### DATA BLOCK
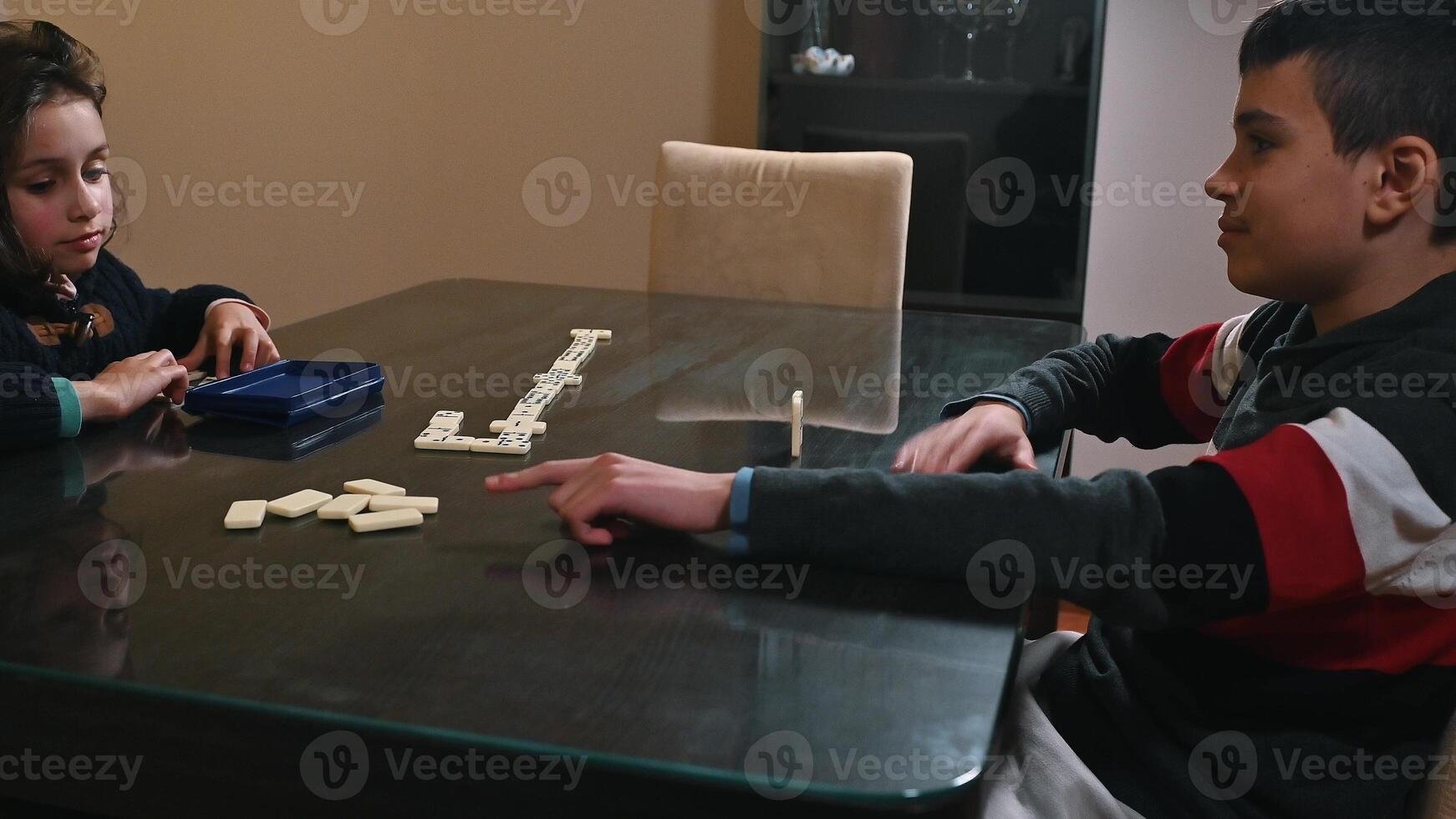 Children engaging in a game of dominoes at a modern dining table photo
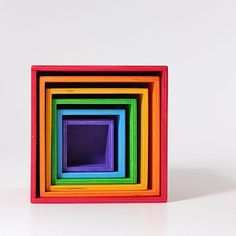 a multicolored wooden block sitting on top of a white surface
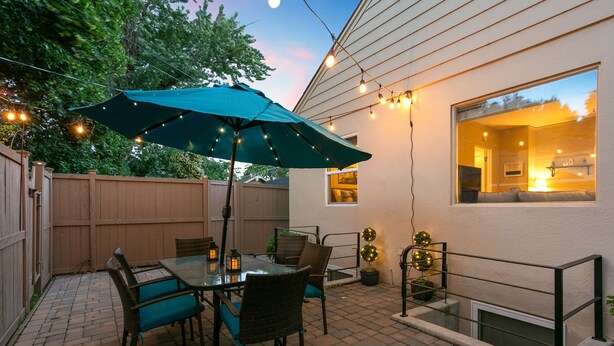 A patio with a table and chairs, an umbrella, string lights, and a view of the house. - 1938 Cottage | Newly Remodeled | Coveted North End (Boise)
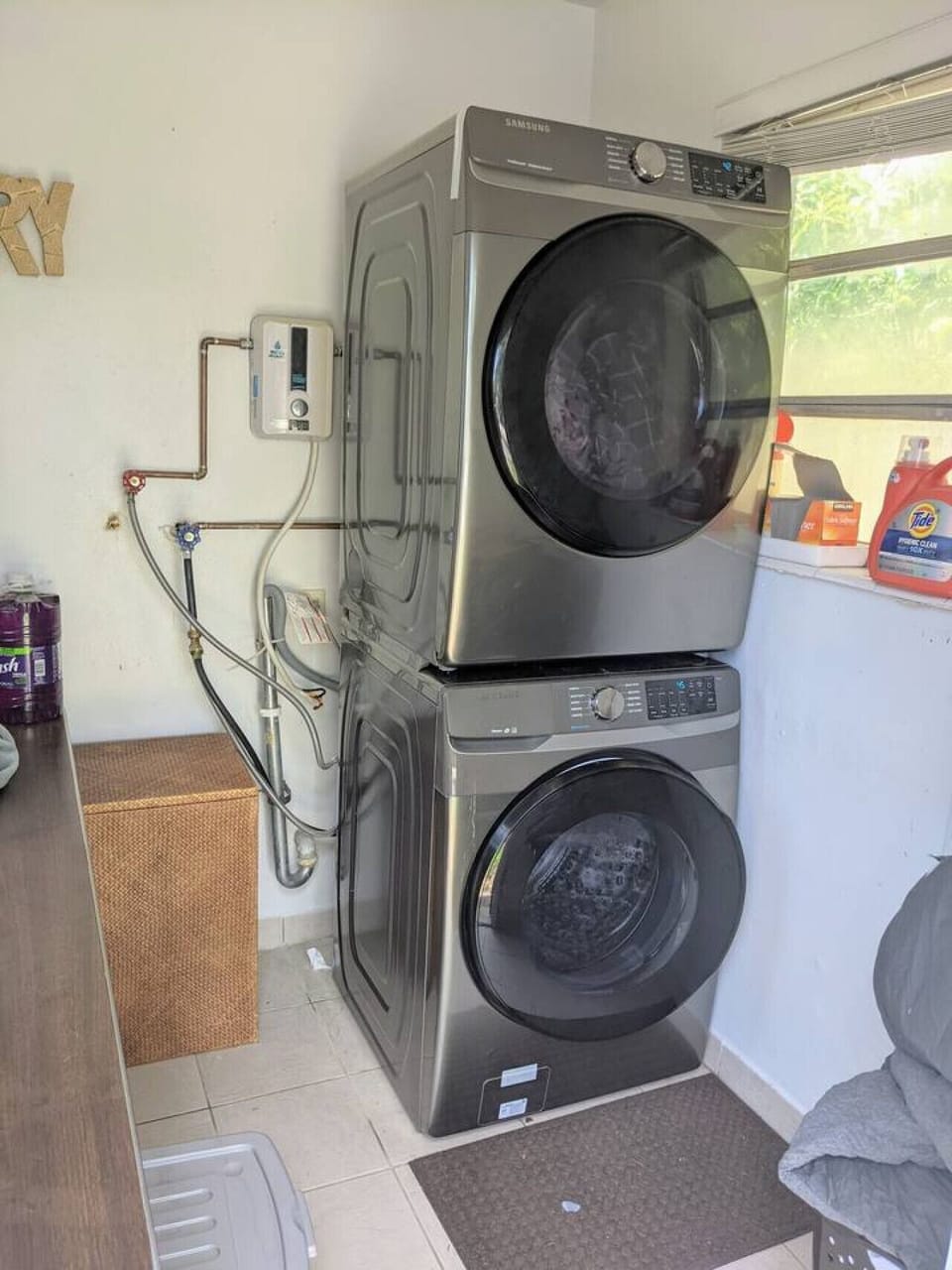 Laundry Room: Experience the ultimate in space-saving luxury without sacrificing power or performance.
######
** WORK REQUIRED **
Nothing but the lines from the one that contains "a multicolored wooden" through the last line of the material should be written out, exactly. Omit pictures.

** RESULT **
 a multicolored wooden block sitting on top of a white surface
 A patio with a table and chairs, an umbrella, string lights, and a view of the house. - 1938 Cottage | Newly Remodeled | Coveted North End (Boise)
 Laundry Room: Experience the ultimate in space-saving luxury without sacrificing power or performance.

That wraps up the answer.